- _Questions to answer_
1. List every distinct sum of money in rupees that the article on emu farm schemes mentions.
2. According to the article on emu farm schemes, what annual return did the farms promise?
3. Carry on the article on emu farm schemes, starting after its last sentence.

The emu is the largest bird native to Australia. It is the second tallest bird after the ostrich.

Recently on a trip to Pollachi, I saw a large number of emu bird farms with large posters put up by them claiming handsome returns.

When I commented that these are sure to be fly-by-night operations that fleece gullible public, the cabbie said they give good returns and that many people have invested in them. This reinforced my suspicion that it was likely to be a scam.

Recent reports suggested that it indeed was a scam. Not only have people lost money, but the poor birds are dying due to hunger. The idea is simple: you can raise the chicks, get eggs and sell the meet/eggs for a profit. The only hitch was that this was a Ponzi scheme, instead of what a legitimate, tough business poultry farming is.

Here's how. You approach a emu farm and pay Rs. 1.5 lakh and get two emu chicks, monthly maintenance of Rs.6000 and yearly 'bonus' of Rs.20,000. After two years the 'farm' would take back and grow the emus and give you back your Rs. 1.5 lakh deposit.

Celebrities endorsed the idea and investors poured in with cash. A cursory glance showed that returns were promised around 75 per cent per annum. The first warning sign of such scams is when the returns promised are always high. The investors should have asked as to why can't the 'farm' owners do it themselves if rearing emu is so profitable. There is now a Tamil Nadu Emu Association with a website of its own making tall claims. The Hindu has reported that the loss could be as high as Rs.500 crore.

Even if we assume that emus are profitable the question is who eats emu meat? The 'farms' claim that the meat is cheap, nutritious and exported bur there is little proof that it is either exported or consumed locally.

These schemes, infamously called Ponzi, are as old as civilisation itself and many intelligent people have been defrauded. Human memory is so short that in next two years another get-rich-quick scheme will come and we will forget these poor birds. We have had such schemes in the past (remember teak wood plantations, high return fixed deposits?) and we will have them again.

History records the tulip flower scam in Holland. Such flowers there are as common as coconuts are here. Hope we don't have a coconut scam in India. The products are never the main thing in such schemes; they offer only a diversion for the underlying scam. It can be a bird, a herbal drink, dietary supplements; anything will do.

- _Data shown_
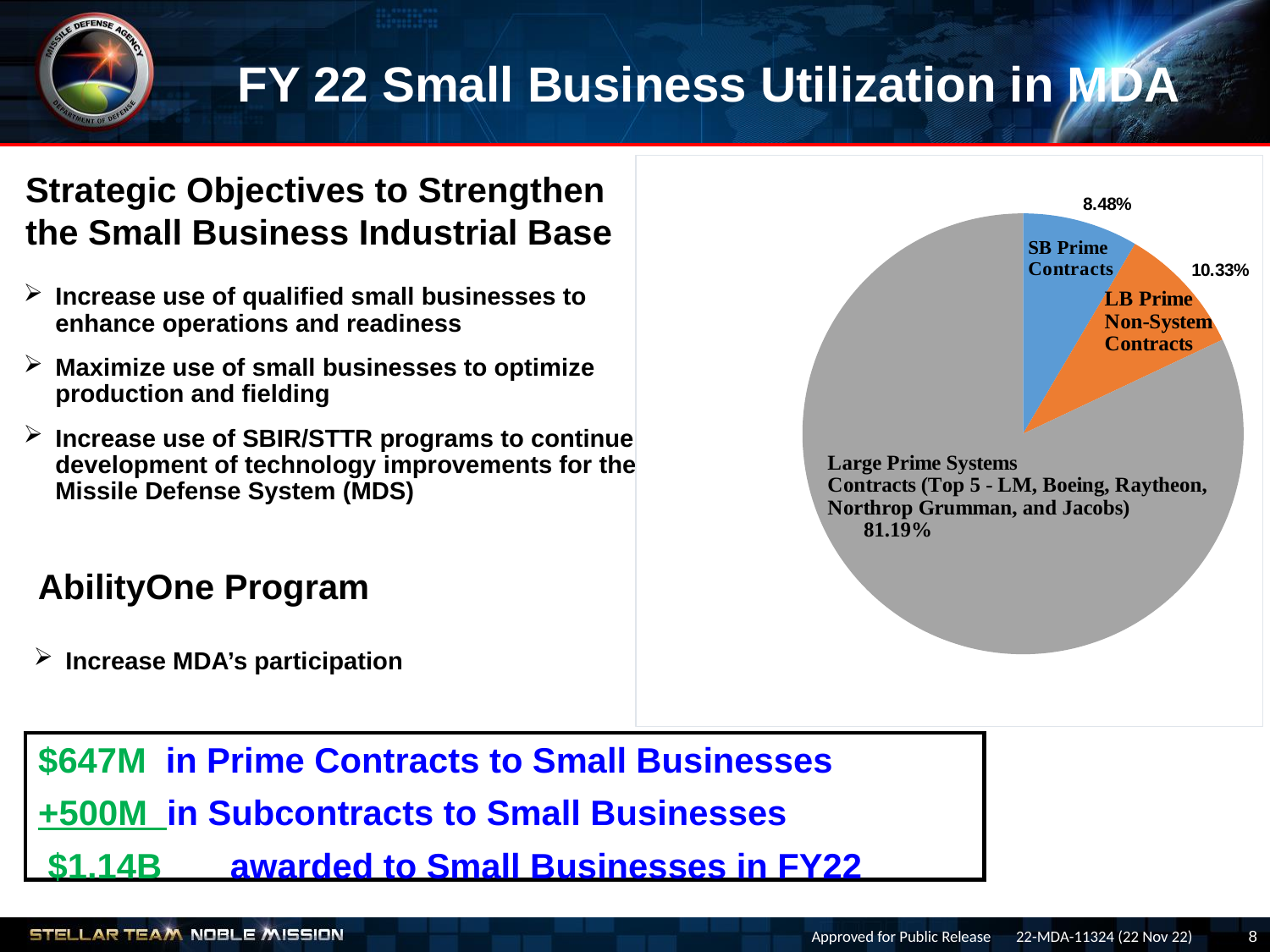
How many slices does the pie chart have? 3 Which slice of the pie is the largest? Large Prime Systems Contracts What is the difference in percentage points between the LB Prime Non-System Contracts slice and the SB Prime Contracts slice? 1.85 Which is larger, the SB Prime Contracts slice or the LB Prime Non-System Contracts slice? LB Prime Non-System Contracts What share of the pie is labelled Large Prime Systems Contracts? 81.19% What share of the pie is labelled LB Prime Non-System Contracts? 10.33% What share of the pie is labelled SB Prime Contracts? 8.48% What colour is the Large Prime Systems Contracts slice? grey Which slice of the pie is the smallest? SB Prime Contracts What colour is the SB Prime Contracts slice? blue What is the combined share of the SB Prime Contracts and LB Prime Non-System Contracts slices? 18.81% What kind of chart is shown on the slide? pie chart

- _Answers for each item_
1. Rs. 1.5 lakh, Rs.6000, Rs.20,000, Rs.500 crore

2. Around 75 per cent per annum.

3.
The main characteristic of such schemes is that the inflows from new investors are used to give returns to existing investors and the chain continues so much in geometrical progression that very soon everyone is either an emu farmer or a multi-level-marketing pyramid scheme agent waiting for his instalment; so new investors are few but existing investors are many. At that point the farm owner/founder usually vanishes and the whole thing collapses.

Here are some easy ways to identity such fraudsters;

  • If it involves very high returns (with free gifts included!) then it is mostly likely to be a Ponzi scheme. (If a person can double his money in six months, why is he taking your money?)
  • If it requires attending a seminar where many success stories are shared and the organisers create pressure on you to decide then and there to join.
  • If it involves you recruiting others as agents and they in turn recruit others and so on.
  • If they do not fall under any regulator for investments; be it SEBI or RBI. (But they are likely to make claims that they are registered under the Societies Act or approved by Government, etc.)
  • We live in a world where it is tough to earn money. It may be okay to lose it in a genuine business transaction, but it is sad if we lose it to a scamster. A fool and his money are soon parted says the old proverb. "How did they come together in the first place"? asked the wag.

– (Courtesy: Industrial Economist)

A Ponzi Scheme is a fraudulent investment operation that pays returns to its investors from their own money or the money paid by subsequent investors, rather than from profit earned by running the operation. The scheme is named after Charles Ponzi, who became notorious for using the technique in 1920.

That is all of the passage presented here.